Ich runzelte die Stirn. Das war seltsam. Vampire, Zwerge, Elementare, Menschen – viele Leute verdingten sich als Wachleute oder Bodyguards bei Banken, Firmen oder für wohlhabende Personen. Sicher, es war ein gefährlicher Job, besonders in dieser Stadt – aber man bekam gutes Geld dafür und meistens auch noch eine gute Krankenversicherung. Manche Firmen boten sogar eine Betriebsrente und eine Umsatzbeteiligung an. Ganz abgesehen von den Risikozuschlägen, die man absahnte, wenn man einen Überfall oder einen Mordversuch verhinderte.
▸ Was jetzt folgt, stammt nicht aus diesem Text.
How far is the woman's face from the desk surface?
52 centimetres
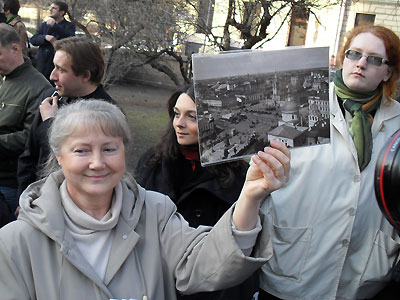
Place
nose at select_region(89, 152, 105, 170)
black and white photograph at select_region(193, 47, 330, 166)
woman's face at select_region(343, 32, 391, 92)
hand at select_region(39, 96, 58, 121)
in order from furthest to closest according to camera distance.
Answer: hand at select_region(39, 96, 58, 121) → woman's face at select_region(343, 32, 391, 92) → nose at select_region(89, 152, 105, 170) → black and white photograph at select_region(193, 47, 330, 166)

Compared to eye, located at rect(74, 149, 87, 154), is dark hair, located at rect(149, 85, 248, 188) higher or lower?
lower

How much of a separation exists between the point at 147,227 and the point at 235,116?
1.91ft

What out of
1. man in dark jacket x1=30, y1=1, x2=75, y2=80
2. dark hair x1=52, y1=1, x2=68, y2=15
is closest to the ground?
man in dark jacket x1=30, y1=1, x2=75, y2=80

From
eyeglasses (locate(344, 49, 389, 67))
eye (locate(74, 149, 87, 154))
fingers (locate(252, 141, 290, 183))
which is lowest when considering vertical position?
eye (locate(74, 149, 87, 154))

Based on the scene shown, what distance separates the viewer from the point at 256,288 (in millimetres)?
2906

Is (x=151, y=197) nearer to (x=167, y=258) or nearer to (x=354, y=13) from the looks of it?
(x=167, y=258)

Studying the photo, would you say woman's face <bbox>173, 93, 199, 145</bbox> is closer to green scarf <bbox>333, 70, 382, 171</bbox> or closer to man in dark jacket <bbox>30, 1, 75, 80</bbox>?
green scarf <bbox>333, 70, 382, 171</bbox>

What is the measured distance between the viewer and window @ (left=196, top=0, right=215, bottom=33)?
22.2ft

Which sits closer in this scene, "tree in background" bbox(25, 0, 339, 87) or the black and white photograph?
the black and white photograph

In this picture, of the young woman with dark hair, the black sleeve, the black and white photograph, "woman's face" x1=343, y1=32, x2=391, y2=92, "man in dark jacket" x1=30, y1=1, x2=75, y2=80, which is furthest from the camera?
"man in dark jacket" x1=30, y1=1, x2=75, y2=80

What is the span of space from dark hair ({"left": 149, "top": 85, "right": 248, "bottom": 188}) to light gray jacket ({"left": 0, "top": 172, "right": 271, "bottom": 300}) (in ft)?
2.41

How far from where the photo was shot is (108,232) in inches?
77.7

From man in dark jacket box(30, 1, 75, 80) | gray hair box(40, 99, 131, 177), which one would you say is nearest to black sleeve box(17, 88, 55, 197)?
gray hair box(40, 99, 131, 177)

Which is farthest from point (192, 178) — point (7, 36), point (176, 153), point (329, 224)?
point (7, 36)
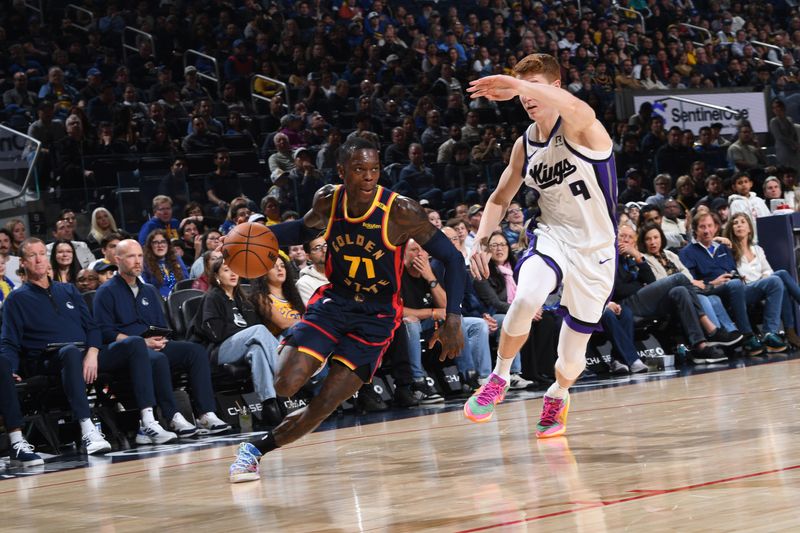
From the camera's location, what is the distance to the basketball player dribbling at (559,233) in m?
5.61

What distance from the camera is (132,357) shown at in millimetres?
7633

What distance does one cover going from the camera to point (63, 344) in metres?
7.55

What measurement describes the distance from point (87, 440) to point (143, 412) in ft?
1.71

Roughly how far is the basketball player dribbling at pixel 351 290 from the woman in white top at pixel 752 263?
7.05 metres

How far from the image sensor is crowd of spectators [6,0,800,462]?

In Anbetracht ihrer Größe und Stärke waren Riesen die erste Wahl, wenn es darum ging, die Sicherheit von etwas oder jemandem zu garantieren – besonders bei Unterweltbossen. So gut wie jeder hochrangige Verbrecher in Ashland hatte mindestens ein halbes Dutzend Riesen – wenn nicht mehr – angestellt. Für die Unterweltbosse war das ein Weg, den Rest ihrer Untergebenen im Zaum zu halten und ihr Revier zu verteidigen. Für die Riesen war es meistens leichtverdientes Geld, für das sie überwiegend herumstehen und tough aussehen mussten. Riesen boten nicht nur Schutz an, sondern waren gewöhnlich auch sehr, sehr gut darin, Leuten auf unangenehme Art den Willen eines anderen aufzuzwingen – und Leute zu verprügeln, bis sie die blutige Botschaft kapiert hatten.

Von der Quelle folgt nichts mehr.